Sir Walter Adams  (16 December 1906 – 21 May 1975) was a British historian and educationalist.

Adams was educated at University College London, and was a lecturer in history at the same institution from 1926 to 1934. He was a Rockefeller Fellow in the United States from 1929 to 1930, and the organising secretary of the Second International Congress of the History of Science and Technology in 1931.

He served as secretary of the Academic Assistance Council from 1933 to 1938, and of the London School of Economics from 1938 to 1946; he also served as Deputy Head of the British Political Warfare Mission in the United States from 1942 to 1944, and as Assistant Deputy Director-General of the Political Intelligence Department of the Foreign Office in 1945.

After the war, he served as secretary of the Inter-University Council for Higher Education in the Colonies from 1946 to 1955; he was the principal of the College of Rhodesia and Nyasaland from 1955 to 1966, and subsequently Director of the London School of Economics from 1967 to 1974.

**Information given:**
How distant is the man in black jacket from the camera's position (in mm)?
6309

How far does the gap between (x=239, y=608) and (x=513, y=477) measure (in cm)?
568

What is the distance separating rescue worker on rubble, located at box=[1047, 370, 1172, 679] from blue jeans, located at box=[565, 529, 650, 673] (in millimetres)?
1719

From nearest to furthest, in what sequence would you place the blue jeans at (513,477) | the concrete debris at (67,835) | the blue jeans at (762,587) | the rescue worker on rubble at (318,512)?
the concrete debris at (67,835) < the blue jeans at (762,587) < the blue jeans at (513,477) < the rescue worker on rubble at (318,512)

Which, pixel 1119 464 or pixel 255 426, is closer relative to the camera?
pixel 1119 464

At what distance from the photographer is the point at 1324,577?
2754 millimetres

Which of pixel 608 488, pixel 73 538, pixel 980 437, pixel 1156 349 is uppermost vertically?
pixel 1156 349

* * *

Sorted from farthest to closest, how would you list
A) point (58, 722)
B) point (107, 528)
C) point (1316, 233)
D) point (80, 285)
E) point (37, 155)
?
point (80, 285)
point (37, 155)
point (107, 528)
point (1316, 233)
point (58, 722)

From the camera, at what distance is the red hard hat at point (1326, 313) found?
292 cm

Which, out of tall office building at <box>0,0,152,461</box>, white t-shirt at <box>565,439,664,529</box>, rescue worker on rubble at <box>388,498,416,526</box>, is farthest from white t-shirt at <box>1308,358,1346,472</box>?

**Instructions for the task:** Transcribe the biography of Sir Walter Adams, starting with "Sir Walter Adams" and going on through "Office in 1945.". The listing isn't needed for anything here.

**Reply:**
Sir Walter Adams  (16 December 1906 – 21 May 1975) was a British historian and educationalist.

Adams was educated at University College London, and was a lecturer in history at the same institution from 1926 to 1934. He was a Rockefeller Fellow in the United States from 1929 to 1930, and the organising secretary of the Second International Congress of the History of Science and Technology in 1931.

He served as secretary of the Academic Assistance Council from 1933 to 1938, and of the London School of Economics from 1938 to 1946; he also served as Deputy Head of the British Political Warfare Mission in the United States from 1942 to 1944, and as Assistant Deputy Director-General of the Political Intelligence Department of the Foreign Office in 1945.